I was on a road trip, coincidentally, from L.A. to Boston in the summer of 2002. When the traveling companion and I reached Boston, where she was moving, we planned to drive out to western Massachusetts to visit my grandparents before I had to fly back to L.A. One thing led to another and after a couple days in Boston we had only one more evening. Meanwhile, my grandpa had gone into the hospital. He had been in and out of the hospital for a few things, and I thought nothing of it, except that it was a little weird to bring a friend to introduce to them to the hospital, but still, we tried to make a go of it. It was raining, those long summer New England rains. I didn't have a clue that I should take Route 2, so we took the Mass Pike to Route 9 somewhere in the middle of Massachusetts and then drove on that as the wet and visibility got worse. I had a vague idea, based on being driven around by my dad on various visits, what to do when we got near Amherst, but it was taking us forever and getting later and later. I was confused at Deerfield, even though I kind of recognized a parking lot, where we stopped to ask directions and call them. It was 9 o'clock and I wondered if it was too late to even go to the hospital. I called the house but got no answer. After more fretting, we ended up driving back to Boston, aware that we had blown the plan, but I knew I'd be back in Massachusetts in the next few months and I would just see my grandparents then, when we had more time. The next morning, as I was packing my suitcase, my grandma called and I got on the phone, ready to babble an apology for not making it out to visit the night before. Instead, she told me grandpa had died. I called my boss in L.A. and said - Yo, I am going to this funeral, sorry I've already been on a three-week vacation but it's getting extended.

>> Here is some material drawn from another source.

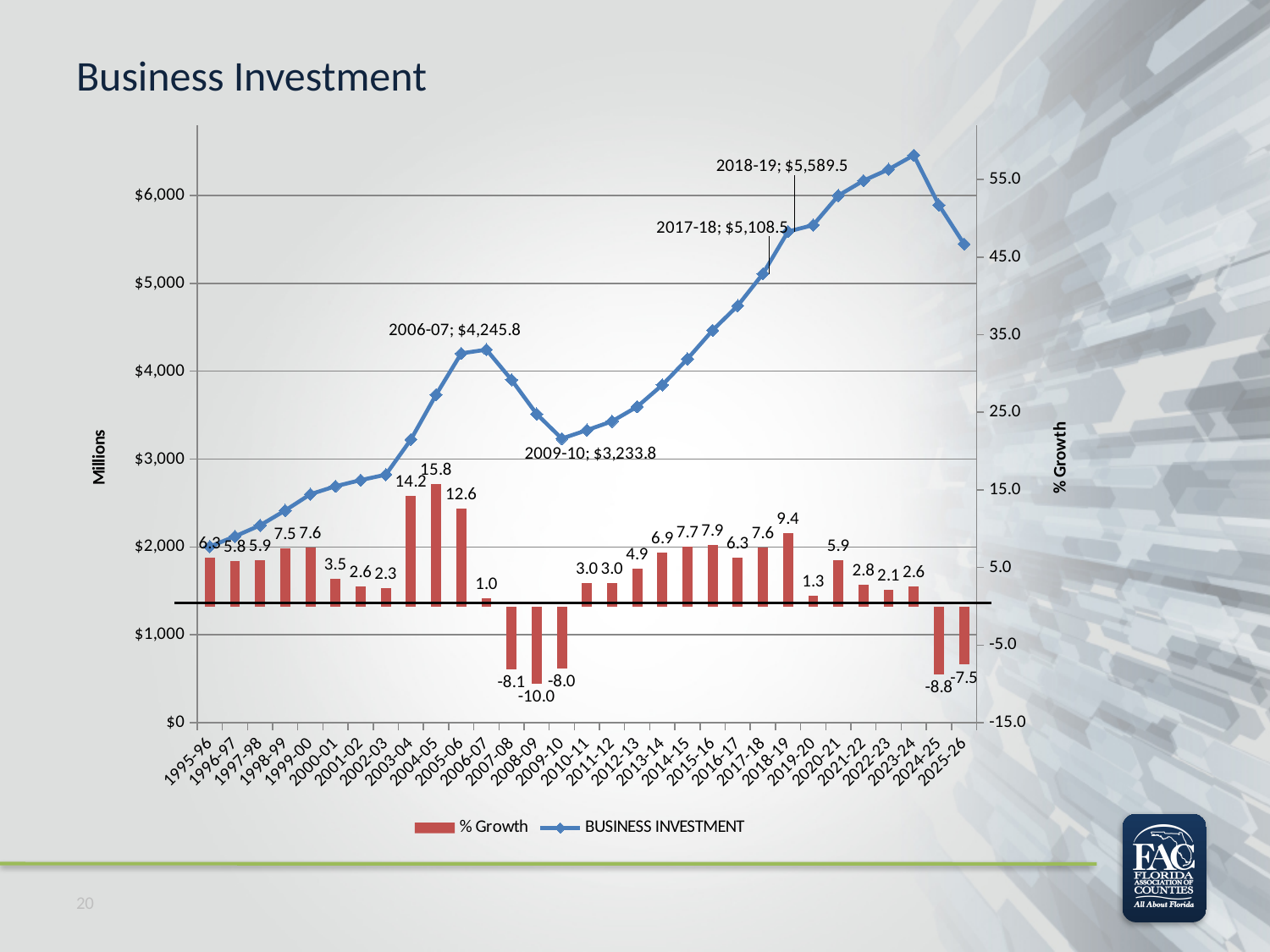
What is the % Growth value for 2004-05? 15.8 Which year has the lowest % Growth bar? 2008-09 Which year has the highest % Growth bar? 2004-05 What is the % Growth value for 2008-09? -10.0 What is the BUSINESS INVESTMENT value labelled for 2018-19? $5,589.5 What is the difference between the BUSINESS INVESTMENT values labelled for 2018-19 and 2017-18? $481.0 Is the BUSINESS INVESTMENT value for 2023-24 greater or less than $6,000? greater How many series does the legend list? 2 Does the BUSINESS INVESTMENT line rise or fall from 2009-10 to 2023-24? rise What type of chart is shown on the slide? Combined bar and line chart What is the BUSINESS INVESTMENT value labelled for 2009-10? $3,233.8 Which year has the larger % Growth, 2003-04 or 2005-06? 2003-04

My grandpa's father and grandfather came from Poland. They shortened the name Napierkowski to Napikoski in the U.S. A lot of that family didn't have offspring. My dad's sister's kids have all sorts of different last names, and my sister changed her name when she got married. I wouldn't change my name anyway, but I do feel like I'll be one of the few people with the name Napikoski in this world, and I like to think I will leave some creative legacy that spreads it far and wide.